Science. Services. Solutions.

The Thin (web browser) COASTMAP Client has been designed to reach a large audience. The COASTMAP thin client is easily configurable and extensible. It features a GIS based interface that seamlessly integrates time series (point source and gridded data) and GIS data served by traditional map servers (ArcIMS/ArcGIS, Minnesota Map Server, Demis, Yahoo Maps, Google). The web-based thin client allows the user to visualize spatial data and real-time observations in a map-based environment and use analysis tools to support decision making in the coastal and marine environments.

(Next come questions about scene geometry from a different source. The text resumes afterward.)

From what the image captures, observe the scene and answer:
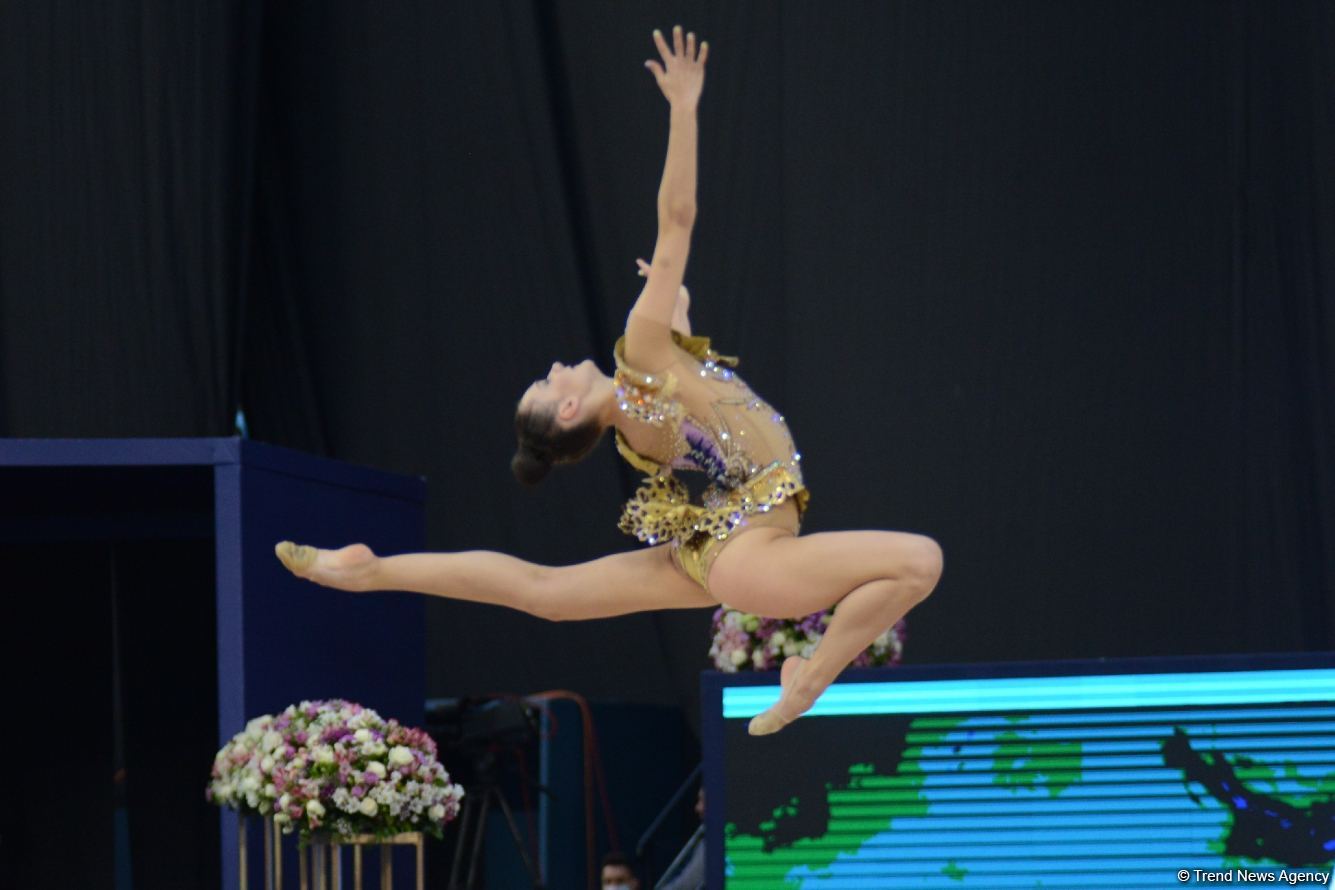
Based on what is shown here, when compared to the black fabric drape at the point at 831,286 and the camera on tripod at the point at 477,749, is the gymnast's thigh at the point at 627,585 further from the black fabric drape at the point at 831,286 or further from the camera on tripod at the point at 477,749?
the black fabric drape at the point at 831,286

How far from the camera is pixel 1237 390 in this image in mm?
6402

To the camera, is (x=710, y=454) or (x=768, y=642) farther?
(x=768, y=642)

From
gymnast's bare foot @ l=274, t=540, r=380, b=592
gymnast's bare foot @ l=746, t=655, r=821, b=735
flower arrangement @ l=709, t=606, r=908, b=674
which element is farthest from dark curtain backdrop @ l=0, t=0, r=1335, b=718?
gymnast's bare foot @ l=746, t=655, r=821, b=735

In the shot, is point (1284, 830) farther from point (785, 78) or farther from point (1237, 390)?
point (785, 78)

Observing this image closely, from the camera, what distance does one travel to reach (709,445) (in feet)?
12.2

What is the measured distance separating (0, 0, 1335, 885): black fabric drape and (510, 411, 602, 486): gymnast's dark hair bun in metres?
2.96

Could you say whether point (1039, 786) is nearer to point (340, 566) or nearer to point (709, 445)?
point (709, 445)

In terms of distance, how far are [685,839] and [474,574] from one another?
3.09m

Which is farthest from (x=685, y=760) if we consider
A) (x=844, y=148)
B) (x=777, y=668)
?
(x=844, y=148)

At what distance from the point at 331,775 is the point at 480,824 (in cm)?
148

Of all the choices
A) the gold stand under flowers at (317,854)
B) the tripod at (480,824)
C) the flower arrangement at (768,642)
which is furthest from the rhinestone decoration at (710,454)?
the tripod at (480,824)

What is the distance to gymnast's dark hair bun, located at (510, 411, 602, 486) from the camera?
371 centimetres

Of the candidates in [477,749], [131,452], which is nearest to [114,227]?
[131,452]

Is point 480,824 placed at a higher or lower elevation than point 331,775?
lower
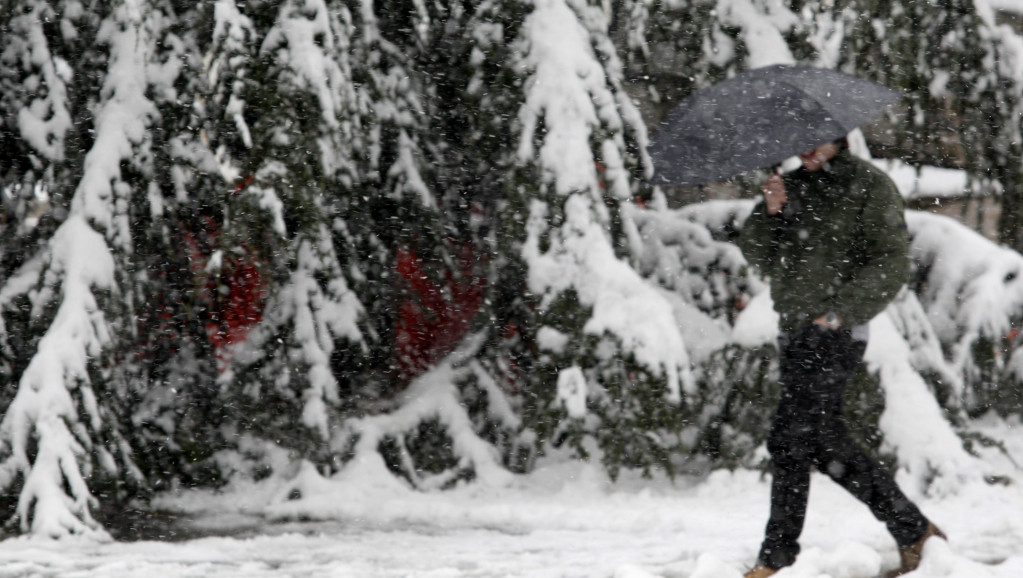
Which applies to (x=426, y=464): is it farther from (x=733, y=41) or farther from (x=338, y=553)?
(x=733, y=41)

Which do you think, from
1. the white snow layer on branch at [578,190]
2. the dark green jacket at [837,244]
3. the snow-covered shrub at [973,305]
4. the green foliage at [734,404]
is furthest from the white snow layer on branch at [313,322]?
the snow-covered shrub at [973,305]

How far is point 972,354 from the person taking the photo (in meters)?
5.27

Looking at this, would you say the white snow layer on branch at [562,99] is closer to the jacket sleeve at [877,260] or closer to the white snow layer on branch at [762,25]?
the white snow layer on branch at [762,25]

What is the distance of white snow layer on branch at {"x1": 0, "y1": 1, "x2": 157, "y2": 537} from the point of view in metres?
3.93

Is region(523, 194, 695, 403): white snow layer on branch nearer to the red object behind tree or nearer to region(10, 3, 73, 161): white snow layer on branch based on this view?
the red object behind tree

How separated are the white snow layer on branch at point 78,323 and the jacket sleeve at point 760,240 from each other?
100 inches

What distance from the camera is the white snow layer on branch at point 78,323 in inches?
155

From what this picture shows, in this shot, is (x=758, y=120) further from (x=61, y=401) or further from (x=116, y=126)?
(x=61, y=401)

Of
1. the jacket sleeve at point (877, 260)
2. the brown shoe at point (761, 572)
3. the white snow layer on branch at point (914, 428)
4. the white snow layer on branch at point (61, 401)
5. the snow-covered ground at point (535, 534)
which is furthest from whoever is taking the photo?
the white snow layer on branch at point (914, 428)

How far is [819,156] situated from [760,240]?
1.10ft

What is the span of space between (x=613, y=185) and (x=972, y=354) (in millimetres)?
2238

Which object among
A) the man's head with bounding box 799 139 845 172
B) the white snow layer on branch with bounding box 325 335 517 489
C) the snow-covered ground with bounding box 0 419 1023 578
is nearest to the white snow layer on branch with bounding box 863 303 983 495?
the snow-covered ground with bounding box 0 419 1023 578

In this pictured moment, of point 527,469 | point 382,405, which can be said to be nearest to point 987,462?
point 527,469

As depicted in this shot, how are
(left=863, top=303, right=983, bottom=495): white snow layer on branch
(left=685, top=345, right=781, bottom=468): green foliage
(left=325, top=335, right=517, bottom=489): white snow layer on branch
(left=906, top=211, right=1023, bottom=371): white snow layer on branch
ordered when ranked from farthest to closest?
(left=906, top=211, right=1023, bottom=371): white snow layer on branch < (left=325, top=335, right=517, bottom=489): white snow layer on branch < (left=685, top=345, right=781, bottom=468): green foliage < (left=863, top=303, right=983, bottom=495): white snow layer on branch
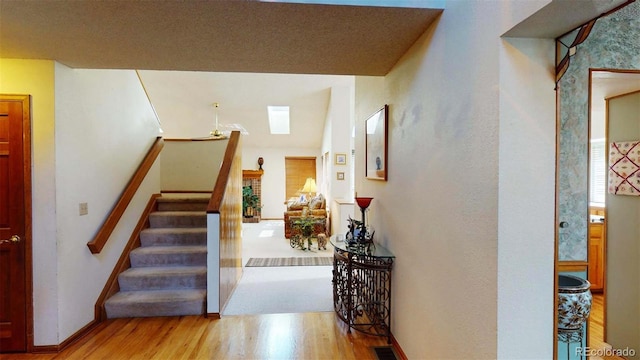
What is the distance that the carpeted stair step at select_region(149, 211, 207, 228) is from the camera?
146 inches

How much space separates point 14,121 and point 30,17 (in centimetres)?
104

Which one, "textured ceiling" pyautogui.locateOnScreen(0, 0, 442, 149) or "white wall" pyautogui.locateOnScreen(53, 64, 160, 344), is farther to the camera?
"white wall" pyautogui.locateOnScreen(53, 64, 160, 344)

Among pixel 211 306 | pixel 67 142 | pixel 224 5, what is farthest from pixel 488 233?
pixel 67 142

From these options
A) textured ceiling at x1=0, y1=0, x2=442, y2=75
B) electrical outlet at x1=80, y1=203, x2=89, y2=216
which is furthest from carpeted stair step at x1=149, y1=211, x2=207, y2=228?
textured ceiling at x1=0, y1=0, x2=442, y2=75

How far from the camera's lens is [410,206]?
80.0 inches

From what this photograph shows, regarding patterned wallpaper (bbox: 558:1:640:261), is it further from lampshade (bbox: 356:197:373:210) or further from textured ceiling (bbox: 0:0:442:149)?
lampshade (bbox: 356:197:373:210)

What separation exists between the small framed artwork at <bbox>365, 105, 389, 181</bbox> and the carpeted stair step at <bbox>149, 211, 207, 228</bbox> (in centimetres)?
225

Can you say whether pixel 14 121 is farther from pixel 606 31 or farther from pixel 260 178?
pixel 260 178

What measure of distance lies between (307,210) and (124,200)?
4058 mm

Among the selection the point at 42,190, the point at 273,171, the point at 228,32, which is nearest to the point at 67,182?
the point at 42,190

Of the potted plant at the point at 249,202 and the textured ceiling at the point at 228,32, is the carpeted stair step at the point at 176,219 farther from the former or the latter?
the potted plant at the point at 249,202

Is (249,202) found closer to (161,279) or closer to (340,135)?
(340,135)

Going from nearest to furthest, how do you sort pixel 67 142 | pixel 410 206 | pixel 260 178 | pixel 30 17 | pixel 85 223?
pixel 30 17 → pixel 410 206 → pixel 67 142 → pixel 85 223 → pixel 260 178

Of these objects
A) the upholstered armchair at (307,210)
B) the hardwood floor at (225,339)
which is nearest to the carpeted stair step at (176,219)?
the hardwood floor at (225,339)
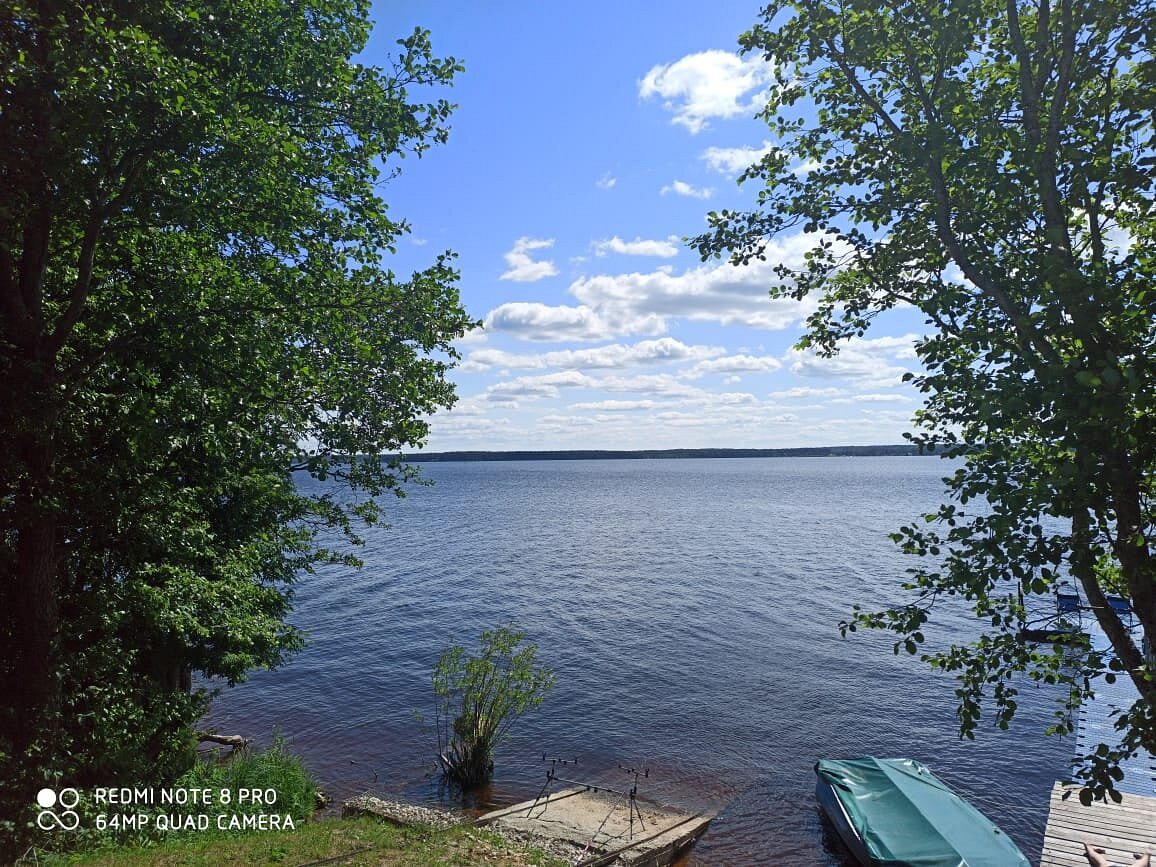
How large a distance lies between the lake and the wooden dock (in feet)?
10.2

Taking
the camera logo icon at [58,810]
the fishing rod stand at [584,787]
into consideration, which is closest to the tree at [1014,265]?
the camera logo icon at [58,810]

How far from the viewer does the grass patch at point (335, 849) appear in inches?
481

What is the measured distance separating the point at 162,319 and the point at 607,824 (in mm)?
19063

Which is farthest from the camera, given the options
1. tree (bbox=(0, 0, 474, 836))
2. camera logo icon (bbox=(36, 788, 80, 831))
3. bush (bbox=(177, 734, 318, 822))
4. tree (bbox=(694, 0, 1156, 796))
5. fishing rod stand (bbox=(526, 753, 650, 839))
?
fishing rod stand (bbox=(526, 753, 650, 839))

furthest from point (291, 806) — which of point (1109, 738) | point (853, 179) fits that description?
point (1109, 738)

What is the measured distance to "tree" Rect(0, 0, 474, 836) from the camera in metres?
9.82

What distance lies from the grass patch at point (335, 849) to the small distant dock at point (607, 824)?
3.14 meters

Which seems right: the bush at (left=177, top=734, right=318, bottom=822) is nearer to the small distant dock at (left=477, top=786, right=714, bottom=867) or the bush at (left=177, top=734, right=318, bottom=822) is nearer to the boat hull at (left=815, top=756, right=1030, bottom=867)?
the small distant dock at (left=477, top=786, right=714, bottom=867)

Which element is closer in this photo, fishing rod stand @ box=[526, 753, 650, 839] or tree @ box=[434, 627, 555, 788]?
fishing rod stand @ box=[526, 753, 650, 839]

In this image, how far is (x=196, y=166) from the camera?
981 cm

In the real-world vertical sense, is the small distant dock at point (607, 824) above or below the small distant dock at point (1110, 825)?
below

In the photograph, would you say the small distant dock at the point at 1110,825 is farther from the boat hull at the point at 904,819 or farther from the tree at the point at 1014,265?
the tree at the point at 1014,265

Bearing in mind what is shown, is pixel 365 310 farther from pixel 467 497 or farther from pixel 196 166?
pixel 467 497

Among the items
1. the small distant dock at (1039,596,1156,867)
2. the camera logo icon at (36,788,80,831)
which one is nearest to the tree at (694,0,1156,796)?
the small distant dock at (1039,596,1156,867)
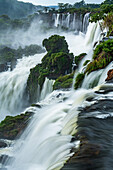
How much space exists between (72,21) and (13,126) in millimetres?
35977

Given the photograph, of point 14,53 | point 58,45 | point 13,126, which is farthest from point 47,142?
point 14,53

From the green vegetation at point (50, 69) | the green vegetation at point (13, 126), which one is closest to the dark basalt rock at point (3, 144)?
the green vegetation at point (13, 126)

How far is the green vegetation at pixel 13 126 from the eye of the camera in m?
9.88

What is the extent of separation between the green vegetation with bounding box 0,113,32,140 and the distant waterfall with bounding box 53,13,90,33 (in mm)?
28595

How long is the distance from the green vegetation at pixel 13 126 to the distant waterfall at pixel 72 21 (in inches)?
1126

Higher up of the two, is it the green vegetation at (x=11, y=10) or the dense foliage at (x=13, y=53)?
the green vegetation at (x=11, y=10)

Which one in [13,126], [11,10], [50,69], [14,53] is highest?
[11,10]

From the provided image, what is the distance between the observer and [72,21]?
42625mm

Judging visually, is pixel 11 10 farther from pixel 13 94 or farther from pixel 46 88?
pixel 46 88

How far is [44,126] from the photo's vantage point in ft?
26.2

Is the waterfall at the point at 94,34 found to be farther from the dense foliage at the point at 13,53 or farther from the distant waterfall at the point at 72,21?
the distant waterfall at the point at 72,21

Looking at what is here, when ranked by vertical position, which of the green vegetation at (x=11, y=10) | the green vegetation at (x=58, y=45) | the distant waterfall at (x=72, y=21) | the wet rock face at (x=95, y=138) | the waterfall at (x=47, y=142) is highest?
the green vegetation at (x=11, y=10)

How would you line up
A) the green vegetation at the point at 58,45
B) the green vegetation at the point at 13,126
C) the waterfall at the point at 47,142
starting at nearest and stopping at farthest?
the waterfall at the point at 47,142 → the green vegetation at the point at 13,126 → the green vegetation at the point at 58,45

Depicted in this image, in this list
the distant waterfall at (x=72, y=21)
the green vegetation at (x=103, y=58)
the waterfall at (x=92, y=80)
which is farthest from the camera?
the distant waterfall at (x=72, y=21)
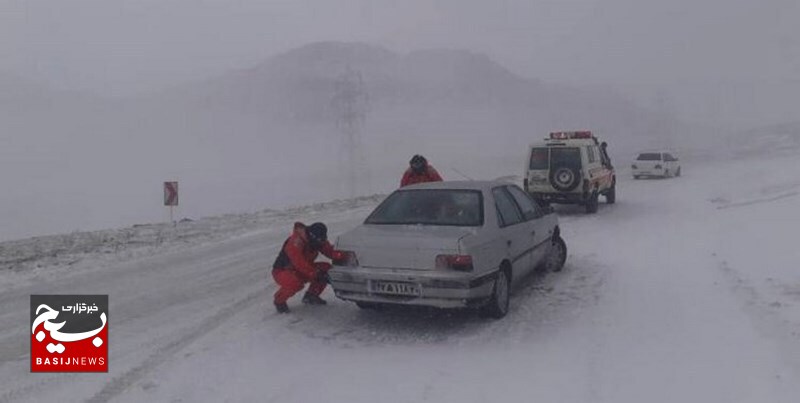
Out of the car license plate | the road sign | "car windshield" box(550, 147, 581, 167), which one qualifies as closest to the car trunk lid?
the car license plate

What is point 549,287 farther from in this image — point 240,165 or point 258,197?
point 240,165

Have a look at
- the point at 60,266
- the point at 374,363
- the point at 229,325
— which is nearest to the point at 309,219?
the point at 60,266

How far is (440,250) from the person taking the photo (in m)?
6.42

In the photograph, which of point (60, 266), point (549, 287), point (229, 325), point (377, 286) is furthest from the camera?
point (60, 266)

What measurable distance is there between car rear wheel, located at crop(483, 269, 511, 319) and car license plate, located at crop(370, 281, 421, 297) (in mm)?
908

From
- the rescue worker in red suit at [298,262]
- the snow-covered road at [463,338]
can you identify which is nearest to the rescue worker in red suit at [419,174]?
the snow-covered road at [463,338]

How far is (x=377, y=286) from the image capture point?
658 centimetres

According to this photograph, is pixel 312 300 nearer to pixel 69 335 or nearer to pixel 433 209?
pixel 433 209

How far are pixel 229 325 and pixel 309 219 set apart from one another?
416 inches

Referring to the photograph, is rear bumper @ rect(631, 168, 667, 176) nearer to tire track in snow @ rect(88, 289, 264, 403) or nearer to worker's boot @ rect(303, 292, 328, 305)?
tire track in snow @ rect(88, 289, 264, 403)

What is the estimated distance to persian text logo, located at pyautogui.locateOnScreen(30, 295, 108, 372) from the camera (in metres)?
5.93

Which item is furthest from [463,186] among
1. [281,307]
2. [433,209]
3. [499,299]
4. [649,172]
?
[649,172]

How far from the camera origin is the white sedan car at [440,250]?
6402mm

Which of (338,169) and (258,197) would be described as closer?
(258,197)
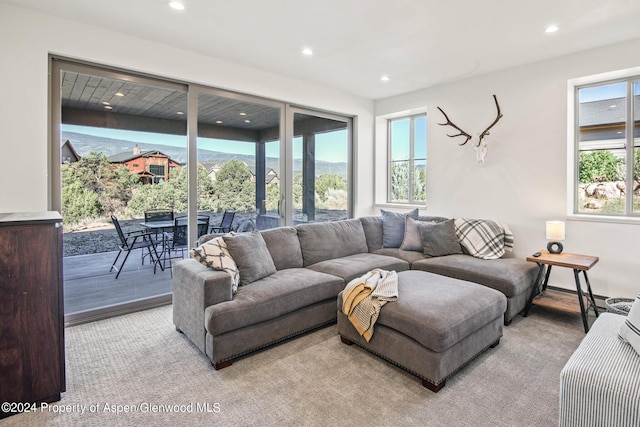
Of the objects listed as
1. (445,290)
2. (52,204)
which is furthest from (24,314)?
(445,290)

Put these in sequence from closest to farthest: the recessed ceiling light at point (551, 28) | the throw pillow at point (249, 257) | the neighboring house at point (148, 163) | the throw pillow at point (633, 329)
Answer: the throw pillow at point (633, 329)
the throw pillow at point (249, 257)
the recessed ceiling light at point (551, 28)
the neighboring house at point (148, 163)

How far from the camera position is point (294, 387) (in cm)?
214

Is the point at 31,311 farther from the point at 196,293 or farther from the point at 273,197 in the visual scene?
the point at 273,197

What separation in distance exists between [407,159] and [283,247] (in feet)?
10.1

The COASTMAP Map Server, which provides spatial and observation data to the thin client, is based on a series of web services conforming to the Open Geospatial Consortium’s (OGC) standard protocols for request and response. The layers provided by the server can be combined with other map servers including ArcIMS, ArcGIS Server, and Minnesota Map Server, as well as commercial maps such as Yahoo Maps.


Products. Results.

This open standard web service implementation allows for the integration of meteorological and oceanographic data (file-based formats including NetCDF, GRIB, OPeNDAP, and Oracle/SQL Server database query responses) with the GIS. As opposed to most approaches that require the conversion of metocean to GIS formats, the COASTMAP server can access and render the metocean data from multiple native formats.